Page extract:
■ ■ ■ ■ ■
Re: [LAZY VOTE][RESULT] Upgrade CI to CUDA 9.1 with CuDNN 7.0

2018-05-16 Thread Haibin Lin
Is there a plan for adding those CUDA 8 tests back to CI? What about CUDA 7?

There were a few build problems in the past few weeks due to lack of CI
coverage:
- https://github.com/apache/incubator-mxnet/pull/10710 were found during
1.2 rc voting
- https://github.com/apache/incubator-mxnet/issues/10981 were reported by
an user with CUDA 7

Having these covered in CI will help catch the issues early. I don't recall
if we decided to drop CUDA 7 support for MXNet.

Best,
Haibin

On Wed, Mar 21, 2018 at 6:32 AM, Marco de Abreu <
marco.g.ab...@googlemail.com> wrote:

> Hello,
>
> the migration has just been completed and we're now running our UNIX based
> slaves on CUDA 9.1 with CuDNN 7. The commit is available at
> https://github.com/apache/incubator-mxnet/commit/
> b0a6760efa141aeca87b03ecf34dae924bd1af46
> .
>
> No jobs have been interrupted by this migration. If you encounter any
> errors, please reach back to me.
>
> Best regards,
> Marco
>
> On Tue, Mar 20, 2018 at 11:20 PM, Marco de Abreu <
> marco.g.ab...@googlemail.com> wrote:
>
> > Hello,
> >
> > the results of this vote are as follows:
> >
> > +1:
> > Jun
> > Anirudh
> > Hao
> > Marco
> >
> > 0:
> > Chris
> >
> > -1:
> > Naveen (veto recalled as of https://lists.apache.org/thread.html/
> > 242db72a0c96349ef6e0ff1d3b1fe0dc7f7a9082532724c3293666c5@%
> > 3Cdev.mxnet.apache.org%3E)
> >
> > Under the constraint that we will use CUDA 8 on Windows and CUDA 9.1 on
> > UNIX slaves and work on integration tests for CUDA 8 in the long term,
> this
> > vote counts as PASSED.
■ ■ ■ ■ ■
Material shown:
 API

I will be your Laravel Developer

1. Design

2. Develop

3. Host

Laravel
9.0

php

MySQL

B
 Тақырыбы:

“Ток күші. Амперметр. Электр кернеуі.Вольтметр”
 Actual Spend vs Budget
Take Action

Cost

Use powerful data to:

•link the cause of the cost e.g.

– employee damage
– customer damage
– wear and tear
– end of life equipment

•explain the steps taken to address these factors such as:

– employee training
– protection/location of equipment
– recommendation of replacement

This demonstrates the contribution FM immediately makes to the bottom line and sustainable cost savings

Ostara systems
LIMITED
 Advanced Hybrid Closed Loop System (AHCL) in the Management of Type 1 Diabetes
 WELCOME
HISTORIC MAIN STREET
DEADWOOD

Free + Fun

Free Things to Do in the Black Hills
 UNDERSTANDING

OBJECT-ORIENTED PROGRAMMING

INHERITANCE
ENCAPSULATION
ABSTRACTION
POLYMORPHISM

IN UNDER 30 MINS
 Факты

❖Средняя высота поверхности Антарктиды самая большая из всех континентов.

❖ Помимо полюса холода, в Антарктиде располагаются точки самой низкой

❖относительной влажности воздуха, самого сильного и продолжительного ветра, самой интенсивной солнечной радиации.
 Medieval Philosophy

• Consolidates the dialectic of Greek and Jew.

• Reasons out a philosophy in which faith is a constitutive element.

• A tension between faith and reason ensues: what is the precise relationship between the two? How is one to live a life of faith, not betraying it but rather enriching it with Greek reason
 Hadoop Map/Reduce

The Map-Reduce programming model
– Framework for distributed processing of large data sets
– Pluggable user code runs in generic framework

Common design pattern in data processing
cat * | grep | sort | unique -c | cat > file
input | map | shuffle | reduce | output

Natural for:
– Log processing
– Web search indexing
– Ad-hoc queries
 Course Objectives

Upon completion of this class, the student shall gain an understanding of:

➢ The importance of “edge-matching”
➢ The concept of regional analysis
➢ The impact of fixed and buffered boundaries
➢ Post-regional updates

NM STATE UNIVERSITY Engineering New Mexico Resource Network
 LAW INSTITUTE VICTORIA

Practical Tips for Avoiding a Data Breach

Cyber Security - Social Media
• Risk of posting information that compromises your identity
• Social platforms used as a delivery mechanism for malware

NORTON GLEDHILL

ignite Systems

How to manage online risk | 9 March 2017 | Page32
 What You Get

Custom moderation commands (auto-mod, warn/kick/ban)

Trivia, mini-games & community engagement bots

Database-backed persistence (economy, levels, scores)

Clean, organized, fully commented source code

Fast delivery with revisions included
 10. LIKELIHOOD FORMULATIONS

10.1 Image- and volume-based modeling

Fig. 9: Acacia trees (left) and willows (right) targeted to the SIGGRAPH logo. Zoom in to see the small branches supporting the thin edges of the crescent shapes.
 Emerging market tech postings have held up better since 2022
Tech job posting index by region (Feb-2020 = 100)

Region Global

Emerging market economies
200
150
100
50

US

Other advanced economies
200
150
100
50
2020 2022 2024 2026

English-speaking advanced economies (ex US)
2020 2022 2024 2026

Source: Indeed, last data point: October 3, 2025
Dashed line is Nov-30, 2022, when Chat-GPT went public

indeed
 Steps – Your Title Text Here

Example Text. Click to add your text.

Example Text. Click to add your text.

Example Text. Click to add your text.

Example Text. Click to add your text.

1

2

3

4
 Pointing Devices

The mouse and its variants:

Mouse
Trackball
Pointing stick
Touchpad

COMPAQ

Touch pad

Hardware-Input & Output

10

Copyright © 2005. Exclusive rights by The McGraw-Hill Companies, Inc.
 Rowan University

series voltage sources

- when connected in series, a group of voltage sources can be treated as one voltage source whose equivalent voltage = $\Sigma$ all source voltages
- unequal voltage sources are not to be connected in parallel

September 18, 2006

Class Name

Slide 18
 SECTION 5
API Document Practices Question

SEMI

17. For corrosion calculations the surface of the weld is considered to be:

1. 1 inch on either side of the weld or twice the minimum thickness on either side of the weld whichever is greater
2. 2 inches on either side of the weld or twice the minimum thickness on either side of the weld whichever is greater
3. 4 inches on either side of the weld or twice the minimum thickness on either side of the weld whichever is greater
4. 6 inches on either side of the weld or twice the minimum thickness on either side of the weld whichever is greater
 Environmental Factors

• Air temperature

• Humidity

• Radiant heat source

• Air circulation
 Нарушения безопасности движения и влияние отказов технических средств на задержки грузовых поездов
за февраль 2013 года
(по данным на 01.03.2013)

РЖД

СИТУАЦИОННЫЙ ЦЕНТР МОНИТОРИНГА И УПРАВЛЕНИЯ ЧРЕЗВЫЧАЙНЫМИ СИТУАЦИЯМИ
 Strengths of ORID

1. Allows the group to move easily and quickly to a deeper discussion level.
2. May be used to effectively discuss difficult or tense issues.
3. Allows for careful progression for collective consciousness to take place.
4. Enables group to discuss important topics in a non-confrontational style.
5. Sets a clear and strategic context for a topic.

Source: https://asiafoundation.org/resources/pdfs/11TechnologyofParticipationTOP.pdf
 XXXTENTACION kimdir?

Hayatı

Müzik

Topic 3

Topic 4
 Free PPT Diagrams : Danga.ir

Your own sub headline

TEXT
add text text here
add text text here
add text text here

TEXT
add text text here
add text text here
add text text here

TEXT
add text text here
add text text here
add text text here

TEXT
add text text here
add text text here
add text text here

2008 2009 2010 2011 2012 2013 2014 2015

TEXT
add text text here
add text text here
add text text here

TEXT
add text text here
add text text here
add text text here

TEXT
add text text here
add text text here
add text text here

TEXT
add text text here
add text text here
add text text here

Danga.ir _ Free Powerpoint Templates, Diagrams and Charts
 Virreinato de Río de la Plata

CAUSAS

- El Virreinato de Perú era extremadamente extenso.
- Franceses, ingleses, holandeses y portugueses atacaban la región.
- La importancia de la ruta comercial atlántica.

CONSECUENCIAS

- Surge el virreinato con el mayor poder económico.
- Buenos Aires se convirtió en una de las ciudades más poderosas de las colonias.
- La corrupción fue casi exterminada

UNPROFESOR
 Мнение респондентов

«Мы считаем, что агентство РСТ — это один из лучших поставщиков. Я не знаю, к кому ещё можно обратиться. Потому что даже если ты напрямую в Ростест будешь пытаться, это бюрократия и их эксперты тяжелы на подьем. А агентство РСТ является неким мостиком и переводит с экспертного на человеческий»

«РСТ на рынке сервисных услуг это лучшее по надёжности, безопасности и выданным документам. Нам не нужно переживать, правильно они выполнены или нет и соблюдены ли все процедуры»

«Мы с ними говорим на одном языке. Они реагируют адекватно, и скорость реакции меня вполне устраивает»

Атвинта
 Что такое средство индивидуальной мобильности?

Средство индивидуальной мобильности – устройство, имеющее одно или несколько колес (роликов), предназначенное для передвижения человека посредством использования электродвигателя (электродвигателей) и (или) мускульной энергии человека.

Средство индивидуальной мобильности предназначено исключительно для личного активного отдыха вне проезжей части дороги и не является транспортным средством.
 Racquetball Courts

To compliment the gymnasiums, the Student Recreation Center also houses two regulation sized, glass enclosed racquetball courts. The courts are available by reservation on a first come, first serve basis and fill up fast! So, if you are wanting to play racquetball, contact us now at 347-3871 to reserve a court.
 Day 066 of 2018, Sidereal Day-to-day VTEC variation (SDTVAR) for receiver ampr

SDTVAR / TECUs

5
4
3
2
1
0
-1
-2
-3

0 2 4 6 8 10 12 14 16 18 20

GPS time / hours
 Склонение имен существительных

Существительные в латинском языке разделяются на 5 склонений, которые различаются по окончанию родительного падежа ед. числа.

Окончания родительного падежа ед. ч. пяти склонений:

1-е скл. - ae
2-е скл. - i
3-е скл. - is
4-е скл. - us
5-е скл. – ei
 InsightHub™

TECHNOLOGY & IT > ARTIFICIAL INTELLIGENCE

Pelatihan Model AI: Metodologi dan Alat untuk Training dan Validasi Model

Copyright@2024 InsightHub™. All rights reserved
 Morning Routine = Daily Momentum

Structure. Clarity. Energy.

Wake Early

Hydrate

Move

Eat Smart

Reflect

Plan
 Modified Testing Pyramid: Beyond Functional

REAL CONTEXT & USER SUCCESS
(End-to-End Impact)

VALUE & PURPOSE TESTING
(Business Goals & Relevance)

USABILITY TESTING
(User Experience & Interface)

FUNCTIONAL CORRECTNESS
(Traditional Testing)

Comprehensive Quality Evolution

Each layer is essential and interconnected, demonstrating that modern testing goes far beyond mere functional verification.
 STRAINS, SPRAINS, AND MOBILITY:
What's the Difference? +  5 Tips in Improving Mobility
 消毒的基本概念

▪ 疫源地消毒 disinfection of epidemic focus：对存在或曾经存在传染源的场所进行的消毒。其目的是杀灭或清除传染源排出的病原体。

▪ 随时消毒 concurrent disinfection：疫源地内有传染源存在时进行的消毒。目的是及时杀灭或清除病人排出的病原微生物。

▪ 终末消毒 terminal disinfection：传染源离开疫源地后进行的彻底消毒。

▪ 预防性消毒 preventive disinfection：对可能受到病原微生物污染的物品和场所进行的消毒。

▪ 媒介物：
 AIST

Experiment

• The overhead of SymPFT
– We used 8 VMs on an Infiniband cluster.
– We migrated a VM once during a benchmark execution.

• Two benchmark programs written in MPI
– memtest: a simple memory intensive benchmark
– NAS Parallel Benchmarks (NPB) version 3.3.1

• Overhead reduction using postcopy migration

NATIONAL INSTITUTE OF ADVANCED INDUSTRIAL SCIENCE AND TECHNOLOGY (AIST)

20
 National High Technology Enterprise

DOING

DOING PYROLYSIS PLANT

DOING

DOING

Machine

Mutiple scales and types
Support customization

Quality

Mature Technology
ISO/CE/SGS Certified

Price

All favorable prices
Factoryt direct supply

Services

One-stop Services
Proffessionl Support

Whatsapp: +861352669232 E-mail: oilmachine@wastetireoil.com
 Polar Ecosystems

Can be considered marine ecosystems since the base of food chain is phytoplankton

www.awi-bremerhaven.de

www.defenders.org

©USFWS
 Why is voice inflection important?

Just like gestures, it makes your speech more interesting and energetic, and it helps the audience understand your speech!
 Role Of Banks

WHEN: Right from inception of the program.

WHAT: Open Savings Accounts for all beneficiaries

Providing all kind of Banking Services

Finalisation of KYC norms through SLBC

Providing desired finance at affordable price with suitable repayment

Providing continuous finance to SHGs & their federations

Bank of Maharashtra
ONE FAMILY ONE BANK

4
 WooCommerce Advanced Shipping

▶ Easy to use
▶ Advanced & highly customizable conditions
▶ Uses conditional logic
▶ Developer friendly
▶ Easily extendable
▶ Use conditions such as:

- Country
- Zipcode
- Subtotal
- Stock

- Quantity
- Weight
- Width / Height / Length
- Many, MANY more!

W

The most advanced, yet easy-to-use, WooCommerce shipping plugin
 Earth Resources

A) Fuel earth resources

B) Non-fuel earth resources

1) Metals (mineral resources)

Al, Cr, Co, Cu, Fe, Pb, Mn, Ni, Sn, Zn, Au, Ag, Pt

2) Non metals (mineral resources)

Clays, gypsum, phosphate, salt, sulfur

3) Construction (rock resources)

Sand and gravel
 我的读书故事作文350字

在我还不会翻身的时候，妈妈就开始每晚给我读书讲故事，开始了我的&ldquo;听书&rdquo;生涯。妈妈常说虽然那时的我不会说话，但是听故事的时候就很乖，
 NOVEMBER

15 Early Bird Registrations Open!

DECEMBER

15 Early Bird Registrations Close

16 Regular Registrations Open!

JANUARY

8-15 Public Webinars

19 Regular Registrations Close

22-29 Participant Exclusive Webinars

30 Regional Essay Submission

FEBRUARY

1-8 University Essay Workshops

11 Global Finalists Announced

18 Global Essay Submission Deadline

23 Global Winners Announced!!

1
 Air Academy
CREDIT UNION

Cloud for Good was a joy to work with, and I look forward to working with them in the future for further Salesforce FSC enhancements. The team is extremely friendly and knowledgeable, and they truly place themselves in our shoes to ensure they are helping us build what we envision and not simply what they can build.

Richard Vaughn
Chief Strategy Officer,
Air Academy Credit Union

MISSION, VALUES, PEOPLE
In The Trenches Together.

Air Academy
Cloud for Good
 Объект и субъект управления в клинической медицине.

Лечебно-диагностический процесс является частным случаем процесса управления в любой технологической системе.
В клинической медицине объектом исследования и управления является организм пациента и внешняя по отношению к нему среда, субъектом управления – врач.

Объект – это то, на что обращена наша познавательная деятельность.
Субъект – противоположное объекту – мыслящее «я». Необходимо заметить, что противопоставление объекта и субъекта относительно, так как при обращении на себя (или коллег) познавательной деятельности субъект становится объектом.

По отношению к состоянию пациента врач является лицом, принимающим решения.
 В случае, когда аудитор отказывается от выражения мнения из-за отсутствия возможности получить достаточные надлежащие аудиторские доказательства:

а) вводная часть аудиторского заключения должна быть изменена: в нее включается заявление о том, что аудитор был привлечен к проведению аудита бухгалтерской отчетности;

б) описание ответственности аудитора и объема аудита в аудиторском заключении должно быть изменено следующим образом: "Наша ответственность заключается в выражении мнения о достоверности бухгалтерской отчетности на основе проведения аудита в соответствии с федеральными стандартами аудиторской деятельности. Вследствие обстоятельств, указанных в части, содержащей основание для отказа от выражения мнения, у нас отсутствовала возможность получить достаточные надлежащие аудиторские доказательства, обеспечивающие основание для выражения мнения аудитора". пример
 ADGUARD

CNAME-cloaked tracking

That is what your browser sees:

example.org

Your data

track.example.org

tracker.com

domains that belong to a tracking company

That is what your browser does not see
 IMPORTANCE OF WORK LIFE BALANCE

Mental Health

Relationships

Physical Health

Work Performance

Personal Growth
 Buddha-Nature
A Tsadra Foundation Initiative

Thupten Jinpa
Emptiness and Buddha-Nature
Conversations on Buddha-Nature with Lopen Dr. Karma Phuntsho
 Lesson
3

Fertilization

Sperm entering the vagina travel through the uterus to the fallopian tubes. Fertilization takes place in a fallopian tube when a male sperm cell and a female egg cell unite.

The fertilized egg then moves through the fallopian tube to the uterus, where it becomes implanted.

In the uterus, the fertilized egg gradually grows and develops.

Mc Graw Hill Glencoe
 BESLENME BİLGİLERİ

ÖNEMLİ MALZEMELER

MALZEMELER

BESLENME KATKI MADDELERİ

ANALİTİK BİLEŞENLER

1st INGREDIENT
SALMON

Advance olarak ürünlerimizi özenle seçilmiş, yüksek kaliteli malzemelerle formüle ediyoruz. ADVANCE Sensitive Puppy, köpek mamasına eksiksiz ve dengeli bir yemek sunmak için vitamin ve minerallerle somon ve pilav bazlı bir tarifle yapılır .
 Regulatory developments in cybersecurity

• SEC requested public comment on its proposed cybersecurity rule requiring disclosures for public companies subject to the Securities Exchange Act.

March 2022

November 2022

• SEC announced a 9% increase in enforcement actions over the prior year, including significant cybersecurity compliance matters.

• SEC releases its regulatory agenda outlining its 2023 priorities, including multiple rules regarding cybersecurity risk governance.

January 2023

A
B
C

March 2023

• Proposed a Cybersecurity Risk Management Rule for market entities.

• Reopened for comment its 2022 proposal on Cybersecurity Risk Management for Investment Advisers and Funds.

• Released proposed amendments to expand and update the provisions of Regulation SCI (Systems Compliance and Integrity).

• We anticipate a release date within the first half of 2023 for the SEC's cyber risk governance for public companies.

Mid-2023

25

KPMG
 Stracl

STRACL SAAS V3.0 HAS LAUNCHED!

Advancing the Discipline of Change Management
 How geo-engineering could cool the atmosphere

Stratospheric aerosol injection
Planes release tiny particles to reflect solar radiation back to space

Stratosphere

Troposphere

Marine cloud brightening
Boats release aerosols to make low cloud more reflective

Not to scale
■ ■ ■ ■ ■
Tasks to carry out:
1 > Set down the stretch of the CI upgrade thread from "2018-05-16 Thread Haibin" through "support for MXNet.".
2 > According to the CI upgrade thread, which CUDA version is to be used on Windows under the vote's stated constraint?
The data above comes from a separate source.

Answers in order:
1 >
2018-05-16 Thread Haibin Lin
Is there a plan for adding those CUDA 8 tests back to CI? What about CUDA 7?

There were a few build problems in the past few weeks due to lack of CI
coverage:
- https://github.com/apache/incubator-mxnet/pull/10710 were found during
1.2 rc voting
- https://github.com/apache/incubator-mxnet/issues/10981 were reported by
an user with CUDA 7

Having these covered in CI will help catch the issues early. I don't recall
if we decided to drop CUDA 7 support for MXNet.

2 > CUDA 8